Del otro lado del teléfono ya no hay tono.
Negro, todo negro. Incluso los recuerdos que tiene el hijo del padre, porque están cegados por el odio. Del velorio se va temprano con su esposa. Las miradas de sus hermanos no las soporta, y mucho menos puede mantener una conversación.

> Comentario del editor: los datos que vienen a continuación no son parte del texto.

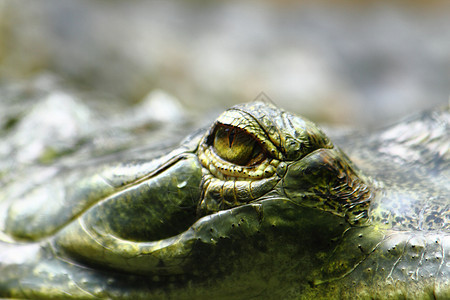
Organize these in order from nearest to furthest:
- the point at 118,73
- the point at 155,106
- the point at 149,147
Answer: the point at 149,147 < the point at 155,106 < the point at 118,73

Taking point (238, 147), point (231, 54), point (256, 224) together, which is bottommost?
point (256, 224)

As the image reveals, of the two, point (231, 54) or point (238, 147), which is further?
point (231, 54)

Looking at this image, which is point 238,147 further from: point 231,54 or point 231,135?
point 231,54

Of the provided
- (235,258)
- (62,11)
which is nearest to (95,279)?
(235,258)

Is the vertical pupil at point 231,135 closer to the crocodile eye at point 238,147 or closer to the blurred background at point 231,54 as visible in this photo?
the crocodile eye at point 238,147

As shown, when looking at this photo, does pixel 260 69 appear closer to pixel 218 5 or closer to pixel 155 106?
pixel 218 5

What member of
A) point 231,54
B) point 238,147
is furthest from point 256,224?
point 231,54
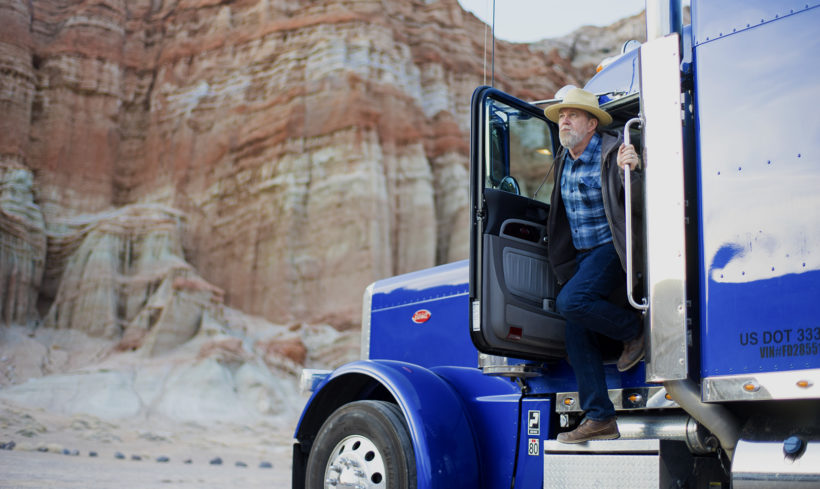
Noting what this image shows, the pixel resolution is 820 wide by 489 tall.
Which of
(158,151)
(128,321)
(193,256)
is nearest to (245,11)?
(158,151)

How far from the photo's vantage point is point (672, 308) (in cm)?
393

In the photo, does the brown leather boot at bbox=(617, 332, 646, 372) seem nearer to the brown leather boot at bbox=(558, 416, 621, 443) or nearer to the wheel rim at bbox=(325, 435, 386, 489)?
the brown leather boot at bbox=(558, 416, 621, 443)

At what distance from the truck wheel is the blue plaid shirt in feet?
4.97

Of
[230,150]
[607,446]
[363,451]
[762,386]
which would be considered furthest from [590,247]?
[230,150]

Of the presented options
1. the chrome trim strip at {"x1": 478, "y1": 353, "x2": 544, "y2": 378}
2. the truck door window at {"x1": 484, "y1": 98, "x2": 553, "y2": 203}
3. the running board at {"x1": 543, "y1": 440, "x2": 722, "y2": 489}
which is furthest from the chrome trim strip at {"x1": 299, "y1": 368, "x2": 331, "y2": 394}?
the running board at {"x1": 543, "y1": 440, "x2": 722, "y2": 489}

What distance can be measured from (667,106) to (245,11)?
39271 millimetres

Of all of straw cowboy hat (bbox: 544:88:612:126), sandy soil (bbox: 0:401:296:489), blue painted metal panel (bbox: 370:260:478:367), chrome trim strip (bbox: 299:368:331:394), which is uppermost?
straw cowboy hat (bbox: 544:88:612:126)

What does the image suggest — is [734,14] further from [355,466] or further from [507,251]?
[355,466]

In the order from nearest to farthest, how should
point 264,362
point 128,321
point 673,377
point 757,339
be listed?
1. point 757,339
2. point 673,377
3. point 264,362
4. point 128,321

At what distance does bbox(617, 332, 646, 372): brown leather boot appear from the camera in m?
4.51

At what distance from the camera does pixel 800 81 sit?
3.62 metres

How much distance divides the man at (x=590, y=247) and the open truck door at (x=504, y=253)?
0.18 metres

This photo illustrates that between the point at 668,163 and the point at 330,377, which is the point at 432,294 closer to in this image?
the point at 330,377

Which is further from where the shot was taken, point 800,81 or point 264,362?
point 264,362
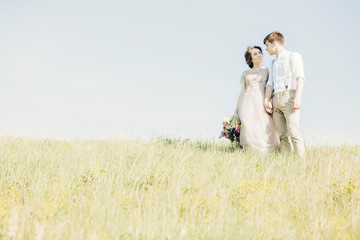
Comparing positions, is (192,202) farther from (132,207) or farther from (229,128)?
(229,128)

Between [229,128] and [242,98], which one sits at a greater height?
[242,98]

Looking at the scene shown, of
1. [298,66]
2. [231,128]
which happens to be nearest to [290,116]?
[298,66]

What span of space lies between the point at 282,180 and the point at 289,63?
109 inches

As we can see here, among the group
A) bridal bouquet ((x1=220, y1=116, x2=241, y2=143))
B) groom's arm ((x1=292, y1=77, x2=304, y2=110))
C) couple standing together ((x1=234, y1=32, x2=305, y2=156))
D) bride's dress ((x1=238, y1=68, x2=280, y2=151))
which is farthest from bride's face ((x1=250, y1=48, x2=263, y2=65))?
bridal bouquet ((x1=220, y1=116, x2=241, y2=143))

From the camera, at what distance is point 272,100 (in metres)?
6.89

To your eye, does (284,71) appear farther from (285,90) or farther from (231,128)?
(231,128)

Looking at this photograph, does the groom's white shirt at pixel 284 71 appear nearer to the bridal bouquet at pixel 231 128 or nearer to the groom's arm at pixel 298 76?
the groom's arm at pixel 298 76

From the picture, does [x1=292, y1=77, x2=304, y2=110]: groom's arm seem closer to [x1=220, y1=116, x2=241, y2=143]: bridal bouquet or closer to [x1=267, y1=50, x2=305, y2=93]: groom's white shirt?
[x1=267, y1=50, x2=305, y2=93]: groom's white shirt

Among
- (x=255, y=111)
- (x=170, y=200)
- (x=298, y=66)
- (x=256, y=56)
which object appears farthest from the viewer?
(x=256, y=56)

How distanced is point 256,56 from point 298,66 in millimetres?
1232

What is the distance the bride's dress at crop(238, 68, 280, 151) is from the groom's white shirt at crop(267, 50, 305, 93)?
0.41 metres

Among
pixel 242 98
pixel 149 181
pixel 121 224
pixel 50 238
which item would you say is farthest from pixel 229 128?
pixel 50 238

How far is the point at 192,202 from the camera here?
3242 millimetres

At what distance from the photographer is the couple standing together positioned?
249 inches
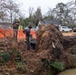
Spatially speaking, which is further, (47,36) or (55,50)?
(47,36)

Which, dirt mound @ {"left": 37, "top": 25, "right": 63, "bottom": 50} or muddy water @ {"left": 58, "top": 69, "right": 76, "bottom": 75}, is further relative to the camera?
dirt mound @ {"left": 37, "top": 25, "right": 63, "bottom": 50}

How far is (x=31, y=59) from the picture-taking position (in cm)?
1666

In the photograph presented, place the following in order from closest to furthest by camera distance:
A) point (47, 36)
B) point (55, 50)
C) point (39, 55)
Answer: point (39, 55) → point (55, 50) → point (47, 36)

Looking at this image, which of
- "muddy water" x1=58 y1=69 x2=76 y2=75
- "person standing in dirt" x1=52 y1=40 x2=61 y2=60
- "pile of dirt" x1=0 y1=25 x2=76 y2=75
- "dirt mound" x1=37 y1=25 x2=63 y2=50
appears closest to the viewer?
"pile of dirt" x1=0 y1=25 x2=76 y2=75

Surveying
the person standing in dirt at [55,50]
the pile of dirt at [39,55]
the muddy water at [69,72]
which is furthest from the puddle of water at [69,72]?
the person standing in dirt at [55,50]

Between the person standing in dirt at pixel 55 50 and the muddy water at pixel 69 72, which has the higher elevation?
the person standing in dirt at pixel 55 50

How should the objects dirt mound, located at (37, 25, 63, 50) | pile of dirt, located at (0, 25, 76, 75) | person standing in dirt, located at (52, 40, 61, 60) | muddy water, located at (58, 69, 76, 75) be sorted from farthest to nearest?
dirt mound, located at (37, 25, 63, 50), person standing in dirt, located at (52, 40, 61, 60), muddy water, located at (58, 69, 76, 75), pile of dirt, located at (0, 25, 76, 75)

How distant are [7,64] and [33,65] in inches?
71.8

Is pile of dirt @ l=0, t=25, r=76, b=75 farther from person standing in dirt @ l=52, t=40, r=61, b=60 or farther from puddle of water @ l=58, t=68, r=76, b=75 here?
puddle of water @ l=58, t=68, r=76, b=75

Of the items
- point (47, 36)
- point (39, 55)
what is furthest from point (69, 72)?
point (39, 55)

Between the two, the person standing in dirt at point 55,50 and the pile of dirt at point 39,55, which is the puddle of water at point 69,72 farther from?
the person standing in dirt at point 55,50

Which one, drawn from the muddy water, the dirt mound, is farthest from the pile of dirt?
the muddy water

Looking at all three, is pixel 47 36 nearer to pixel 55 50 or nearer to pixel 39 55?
pixel 55 50

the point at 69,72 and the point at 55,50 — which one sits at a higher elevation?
the point at 55,50
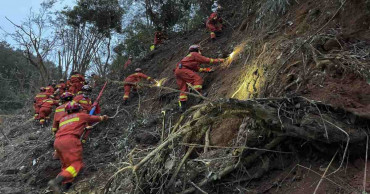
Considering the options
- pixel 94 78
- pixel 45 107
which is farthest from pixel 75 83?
pixel 94 78

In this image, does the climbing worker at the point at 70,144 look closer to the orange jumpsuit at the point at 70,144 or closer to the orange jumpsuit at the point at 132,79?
the orange jumpsuit at the point at 70,144

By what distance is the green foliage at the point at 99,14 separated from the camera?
18.3 meters

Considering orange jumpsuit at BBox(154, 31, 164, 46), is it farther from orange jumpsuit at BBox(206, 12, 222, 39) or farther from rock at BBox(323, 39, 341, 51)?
rock at BBox(323, 39, 341, 51)

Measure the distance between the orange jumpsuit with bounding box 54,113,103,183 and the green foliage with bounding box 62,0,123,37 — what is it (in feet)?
40.7

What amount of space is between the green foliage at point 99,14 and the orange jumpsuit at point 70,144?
40.7ft

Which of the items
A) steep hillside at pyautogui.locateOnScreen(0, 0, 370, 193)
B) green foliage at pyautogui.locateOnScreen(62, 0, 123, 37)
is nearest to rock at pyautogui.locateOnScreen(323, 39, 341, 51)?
steep hillside at pyautogui.locateOnScreen(0, 0, 370, 193)

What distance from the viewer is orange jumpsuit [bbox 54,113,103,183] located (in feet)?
22.1

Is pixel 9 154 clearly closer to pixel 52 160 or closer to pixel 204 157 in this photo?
pixel 52 160

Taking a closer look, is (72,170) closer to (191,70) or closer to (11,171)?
(11,171)

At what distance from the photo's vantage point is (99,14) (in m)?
18.5

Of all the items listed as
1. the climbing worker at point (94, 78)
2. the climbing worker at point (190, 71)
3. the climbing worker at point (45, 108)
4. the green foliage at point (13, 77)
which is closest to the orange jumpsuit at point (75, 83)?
the climbing worker at point (94, 78)

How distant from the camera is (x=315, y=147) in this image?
3746 millimetres

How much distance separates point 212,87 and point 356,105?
4.49 m

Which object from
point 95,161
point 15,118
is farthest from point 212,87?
point 15,118
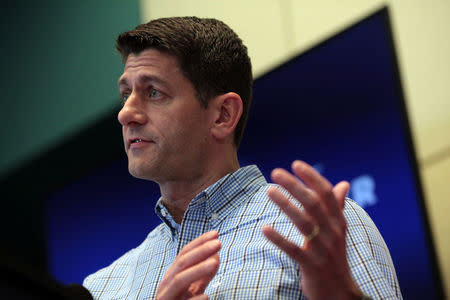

Raudo el tiempo cubre con níveo color el cabello del hijo. Le quita a su esposa, la energía y la salud. Los nietos no tardan en ponerlo en un asilo, y es en unas de esas mañanas tristes en que toco a la puerta de su habitación. No soy como me describen en las películas: con túnica negra y una gran guadaña, pero no recuerdo la última vez que tuve la necesidad de presentarme.
—No. Dame un rato más. Seguro están por llegar... quiero despedirme —ruega el hijo ya con últimas fuerzas. Mi sonrisa apaga de inmediato la esperanza en sus ojos.
Silencio, puro y sepulcral. Augurio de un suceso impostergable.
—Tu padre... ¿te acordás de él? Su hijo tampoco lo fue a visitar en su lecho de muerte. Claro que estaba rodeado de personas que sí lo amaban.
—Entonces, ¿esto es una venganza?
Allí lo tienen, otro de esos necios que piensan que su vida es siquiera ínfimamente significativa, que hay un "por qué a mí".
El hijo sigue desviando la mirada hacia la puerta, sin darse por vencido al irrefutable hecho de que ya no se abriría.
—No... esto te lo has hecho solo. Te daré unas horas más, para que te des cuenta que no les importas.